For traditional book lovers who have always held e-books in disdain, modern trends of downloading and uploading e-books and conducting book search operations on Google inevitably cause deep despair. Generations of bibliophiles who have spent hours wandering admiringly amongst musty shelves of high-ceilinged libraries can’t understand Gen Z “wasting” an equal number of hours gaming on their devices or obsessing over social media likes. Library software is alien to the purists and not in any way connected with library management.
A hard-core bibliophile myself, I have often been confronted with the painful tussle between soft and hard – e-libraries vs. physical libraries, e-readers vs. good old books. While I am a lover of the latter, I am increasingly aware of the edge softer versions have in terms of ease of handling, mobility, space and, above all, the fun element.
And it is this convenience and fun that the new generation seeks out when it opts for soft versions. But what of children or young adults who would prefer to avoid reading altogether. How do we get them to read?
The solution lies in giving them not just the reading matter but also the freedom to read what they want, at their time and pace, in the manner and format that they would be most comfortable with. In brief, books need to be presented differently – not necessarily as bound paper to be sought out in conventionally catalogued libraries, but, if they so desire, as downloadable EPUB or Kindle books, that can be found at the click of a button and borrowed or bought at the next click!
The ease with which e-books are procured appears to add to the fun of reading. Looking for it by typing a couple of keywords into an e-catalogue can yield many new names and references, exciting information on authors, reviews and more.
The e-book sits lightly on the hand, being as big and heavy as the device it is on. That’s convenience! It is also gentler on the pocket. That’s practical! It helps with attention deficit – a rather common disorder in modern times. The child with poor attention spans would sooner read an e-book with its zoom in zoom out facility and adjustable fonts. A page at a time is kinder to attention deficit, than a heavy tome or too many words on a page. By allowing a child to zoom in on a text, we can stop him from zooming out of reading altogether. And some fonts do not hurt the eye.
To draw children to books in the digital age, we need to make reading a more pleasurable experience. What constituted reading pleasure for the traditional reader was essentially the layered content of the book. But it was also about the heady scent of paper, the quaint mustiness of libraries and bookstores, the texture, colour and feel of aging pages.

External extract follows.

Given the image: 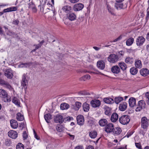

Younger readers brought up on a steady diet of smartphones and apps would be more sensitive to the digital aspects of an e-book – its font (which could also be a thing of beauty), its features, its accessibility and its flexibility. I believe that children will be more open to reading when adults understand and accept this simple fact and let go of value-based judgments.
As for libraries, their automation with the aid of library management software is another enterprise altogether. Most advanced library software systems are today embedded with multilingual fonts, Barcode and QR Code fonts. They also support the latest technologies such as cloud hosting, smart phones, tablets, SMS, email, payment gateway, etc.
I would like to point out that there is something in this digitization of libraries for readers of the most ancient classics…as well as for the most unconventional young adult. Books of all eras can be preserved in digital format – keeping their content accessible for future generations. The RFID tag attached to each book allows for circulation of several books simultaneously, performs identification and anti-theft in a single operation and scans and identifies book details in double time. For children and young adults, the thrill of independently finding a book with a smartphone app for book search, of issuing or returning books at a self-check kiosk without an adult in tow to recommend or disapprove, of researching book details and chancing upon facts that are stranger than fiction could all add to the joy of frequenting a library and picking up a good book. It shouldn't be difficult to get a child to enjoy reading. And it is this reading for pleasure that will one day lead the child towards greater literacy and better learning outcomes.